Am Ende hat es uns nicht weitergebracht. In schwachen Momenten kam der Vorwurf an mich, ich hätte sie zu diesen Therapien "gezwungen", obwohl sie vorab Bedenken geäußert hatte.
Gerade in eine langen Beziehung ist es wichtig, immer wieder über seinen sprichwörtlichen Schatten zu springen, ansonsten wird die ganze Sache sehr kompliziert und mit alten Themen belastet.
Wäre deine Frau eventuell zu einem stationären Aufenthalt in einer psychiatrischen Klinik bereit?
Ihre Probleme sind offenbar recht schwerwiegend, und ganz sicher hat sie einen immensen Leidensdruck und sucht vielleicht auch deshalb nach kleinen Ablenkungen. Da muss meiner Meinung nach nicht unbedingt ein ernsthaftes Interesse für den anderen Mann vorliegen.
Ich würde sagen: Versuch es mit dem sprichwörtlichen Schwamm drüber und schafft Euch gemeinsam schöne Momente. Wichtig ist die Therapie für Deine Frau.
Hallo Maro,
ich lese ganz viele wohlwollende Worte von dir! Und überhaupt nicht stellst du deine Frau als böse dar.
Ich würde gerne wissen, was möchtest du?
Du bringst ganz viel Verständnis und Erklärung für deine Frau auf. Hast du auch so viel Verständnis für dich selbst?
Ich war 23 Jahre mit meinem Ex-Mann zusammen. Und in all den Jahren, die natürlich nicht nur schlecht waren, hab ich immer mal wieder an meinen aller ersten Freund gedacht. Immer mal hab ich nach ihm gegoogelt. Nix mehr. Keinen Kontakt.
Aber seit meiner Trennung von meinem Mann und nachdem ich den tollsten Typen der Welt kennen gelernt habe, interessiert mich mein erster Freund nicht mehr die Bohne.
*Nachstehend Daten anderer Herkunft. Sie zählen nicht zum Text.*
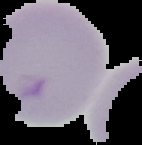
image_type: segmented cell region with the area outside set to black
preparation: thin blood film
image_size: 142×145 pixels
result: no Plasmodium parasites seen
Classify this cell by malaria status.
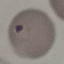

Parasitized.

Acquired by smartphone through the microscope eyepiece. Thin smear of blood. Automatically extracted cell patch, resized to 64 × 64 pixels. Giemsa stain.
Identify the preparation type.
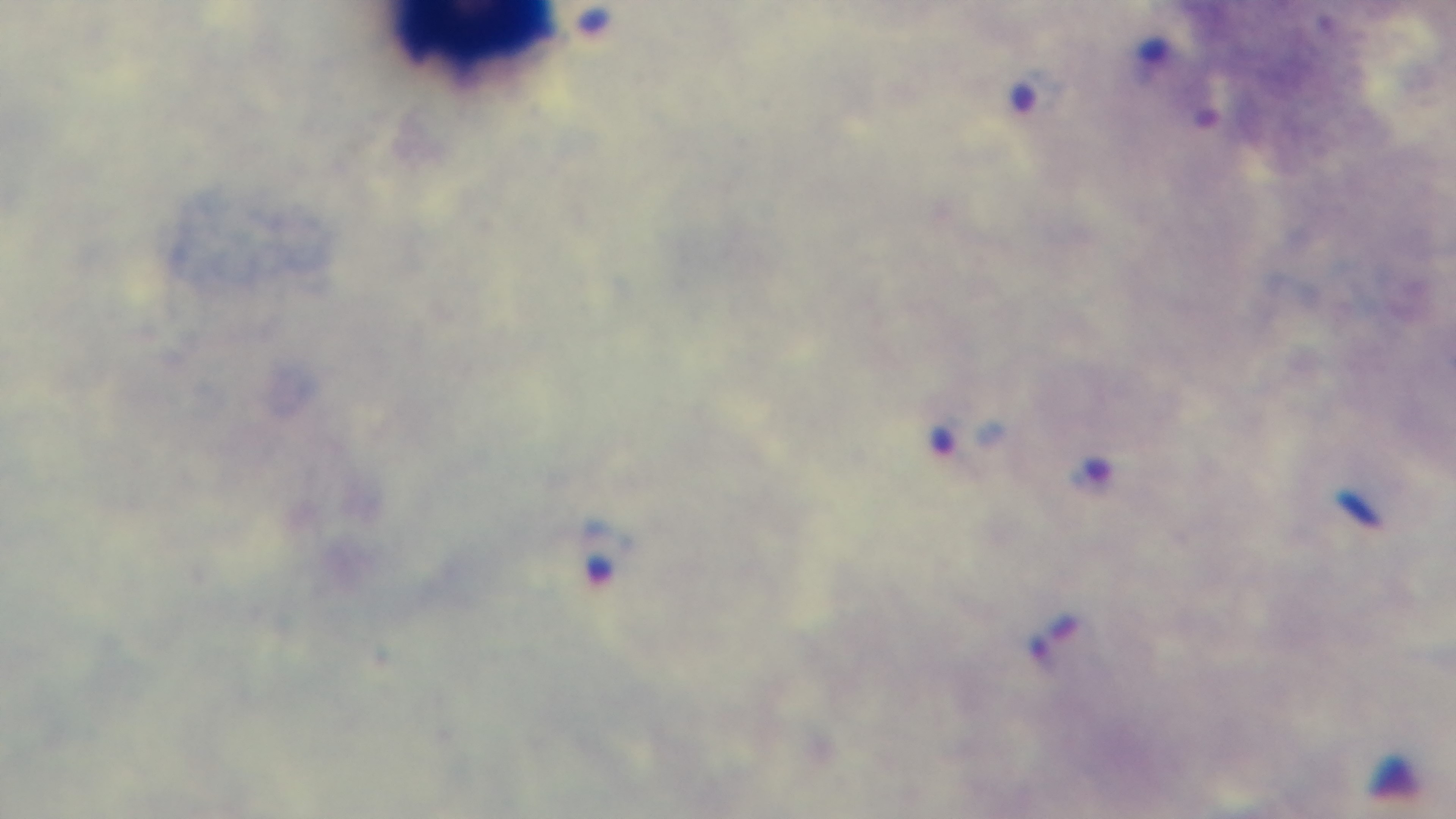
Thick.

Summary:
  - Malaria status: positive
  - Modality: light microscopy
  - Objective: 100x oil immersion
  - Field of view: one from the slide
  - Stain: Giemsa
  - Capture: mounted 4K digital camera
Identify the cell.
Ich würde sagen, mir hat in meiner Ehe immer etwas gefehlt, deshalb habe ich an altem festgehalten.
Ich wünsche dir alles Gute!
Hat deine Frau ihre Vergangenheit therapeutisch aufgearbeitet?
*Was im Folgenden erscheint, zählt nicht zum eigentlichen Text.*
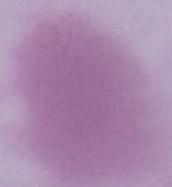
An erythrocyte.

1000x magnification. Photomicrograph.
Name the parasite shown.
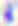
Toxoplasma gondii.

Summary:
  - Modality: micrograph
  - Magnification: 400x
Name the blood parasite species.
Ich verstehe, dass sowas nachhaltig belastet. Dass man da behutsam sein muss. Aber ein Freifahrtsschein ist es trotzdem nicht!
Du leidest, du möchtest was ändern und sie blockt alles ab, das ist einfach unfair!
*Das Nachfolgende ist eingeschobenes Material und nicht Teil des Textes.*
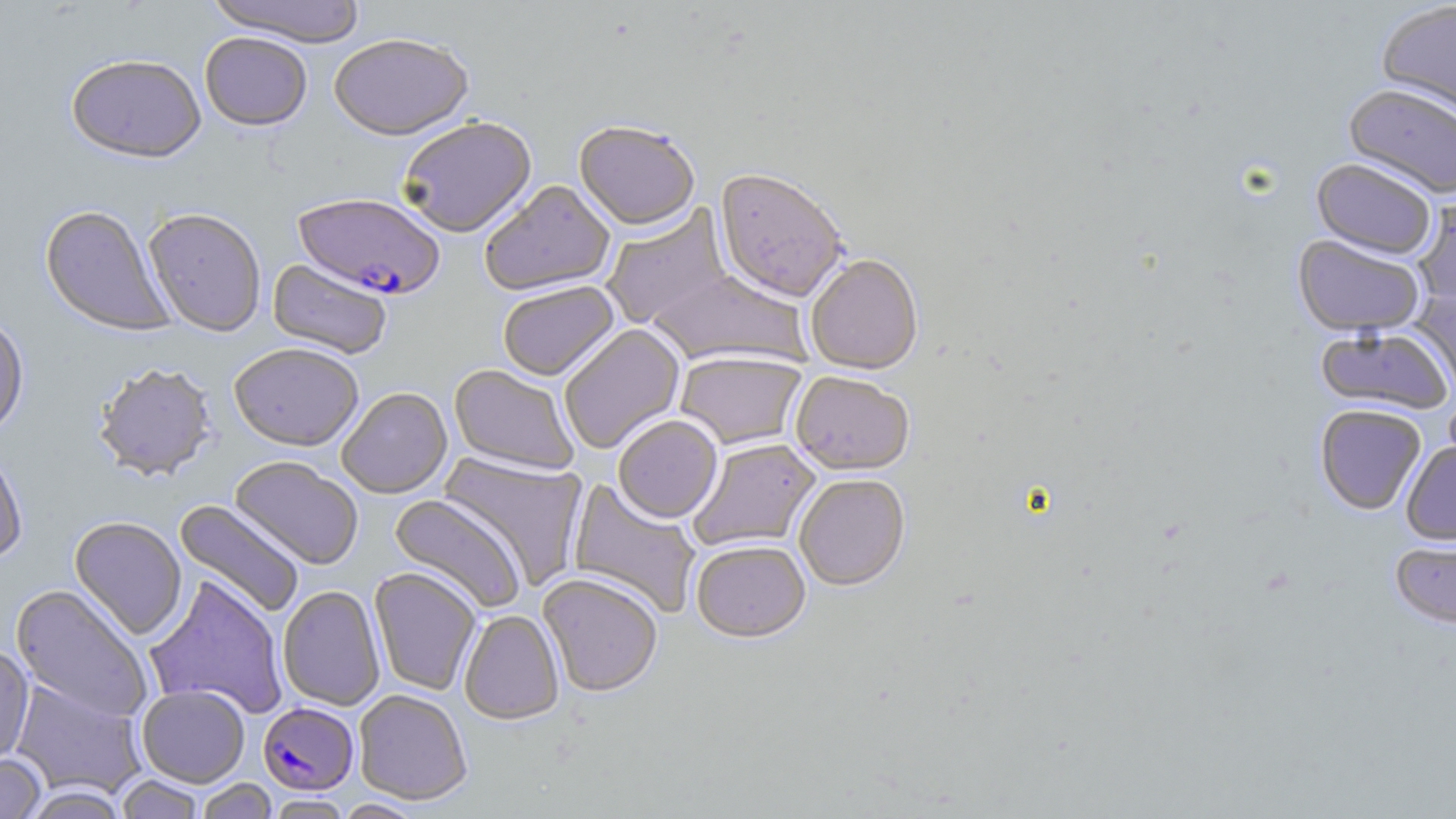
Plasmodium falciparum.

Summary:
  - Coordinate format: approximate bounding boxes as named x1/y1/x2/y2 corners in pixels
  - Uninfected red blood cell locations: (x1=206, y1=0, x2=368, y2=50), (x1=1377, y1=2, x2=1456, y2=122), (x1=199, y1=35, x2=312, y2=134), (x1=329, y1=37, x2=474, y2=145), (x1=66, y1=58, x2=207, y2=167), (x1=1343, y1=82, x2=1456, y2=199), (x1=399, y1=119, x2=538, y2=240), (x1=574, y1=123, x2=700, y2=234), (x1=1312, y1=157, x2=1437, y2=259), (x1=713, y1=171, x2=849, y2=305), (x1=480, y1=181, x2=616, y2=298), (x1=1414, y1=191, x2=1456, y2=309), (x1=601, y1=205, x2=733, y2=330), (x1=39, y1=206, x2=174, y2=338), (x1=143, y1=210, x2=266, y2=339), (x1=1292, y1=234, x2=1426, y2=336), (x1=806, y1=256, x2=923, y2=376), (x1=267, y1=260, x2=392, y2=360), (x1=648, y1=268, x2=811, y2=370), (x1=498, y1=282, x2=620, y2=383), (x1=1411, y1=288, x2=1456, y2=401), (x1=0, y1=317, x2=29, y2=440), (x1=560, y1=325, x2=685, y2=454), (x1=1315, y1=325, x2=1455, y2=416), (x1=228, y1=346, x2=364, y2=454), (x1=675, y1=353, x2=807, y2=451), (x1=93, y1=365, x2=218, y2=484), (x1=448, y1=366, x2=579, y2=477), (x1=791, y1=373, x2=915, y2=478), (x1=337, y1=389, x2=452, y2=499), (x1=1314, y1=404, x2=1426, y2=515), (x1=613, y1=417, x2=723, y2=525), (x1=686, y1=438, x2=822, y2=554), (x1=1401, y1=441, x2=1456, y2=545), (x1=0, y1=448, x2=27, y2=564), (x1=439, y1=453, x2=587, y2=589), (x1=229, y1=457, x2=363, y2=570), (x1=795, y1=475, x2=910, y2=593), (x1=566, y1=477, x2=702, y2=620), (x1=388, y1=493, x2=526, y2=614), (x1=173, y1=499, x2=305, y2=618), (x1=68, y1=517, x2=187, y2=641), (x1=1390, y1=536, x2=1456, y2=630), (x1=691, y1=542, x2=811, y2=646), (x1=369, y1=567, x2=481, y2=696), (x1=144, y1=574, x2=288, y2=720), (x1=538, y1=575, x2=663, y2=699), (x1=10, y1=585, x2=152, y2=725), (x1=277, y1=586, x2=385, y2=712), (x1=459, y1=610, x2=564, y2=727), (x1=0, y1=646, x2=34, y2=766), (x1=10, y1=678, x2=147, y2=799), (x1=138, y1=686, x2=249, y2=788), (x1=354, y1=690, x2=472, y2=806), (x1=0, y1=752, x2=47, y2=818), (x1=115, y1=775, x2=206, y2=819), (x1=194, y1=778, x2=279, y2=819), (x1=18, y1=786, x2=129, y2=818), (x1=266, y1=795, x2=352, y2=818), (x1=334, y1=799, x2=424, y2=818)
  - Plasmodium falciparum-infected red blood cell locations: (x1=292, y1=195, x2=444, y2=303), (x1=258, y1=703, x2=359, y2=796)
  - Image size: 1456×819 pixels
  - Modality: light microscopy
  - Field of view: one of a larger specimen
  - Magnification: 1000x
  - Stain: May-Grünwald-Giemsa
  - Preparation: thin blood smear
Ich würde zu einer Paartherapie raten. Vielleicht könnt ihr eure Probleme so lösen, denn alleine schafft ihr es bereits seit 20 Jahren (!) nicht! Also wird das alleine wohl eher nix mehr…
Möchte deine Frau weiterhin gar nichts tun, wäre es für mich das Ende der Beziehung. Denn so könnte ich nicht leben.
Liebe leute BITTE BITTE baut eine triggerwarnung in die Überschrift ein !!!!!!
Missbrauch ist das eine, das aufgearbeitet werden muss. Aber dass sie die ganze Zeit mit einem anderen Mann Kontakt pflegt und noch dazu - noch dazu DIR gegenüber - vom Sex mit ihm schwärmt, eine riesige Kränkung, und das würde ich nicht tolerieren. Der Missbrauch ist da kein Freifahrtschein. Entweder sie ändert was, und das erste wäre bedingungsloser und endgültiger Kontaktabbruch zu diesem Typen da, oder Trennung.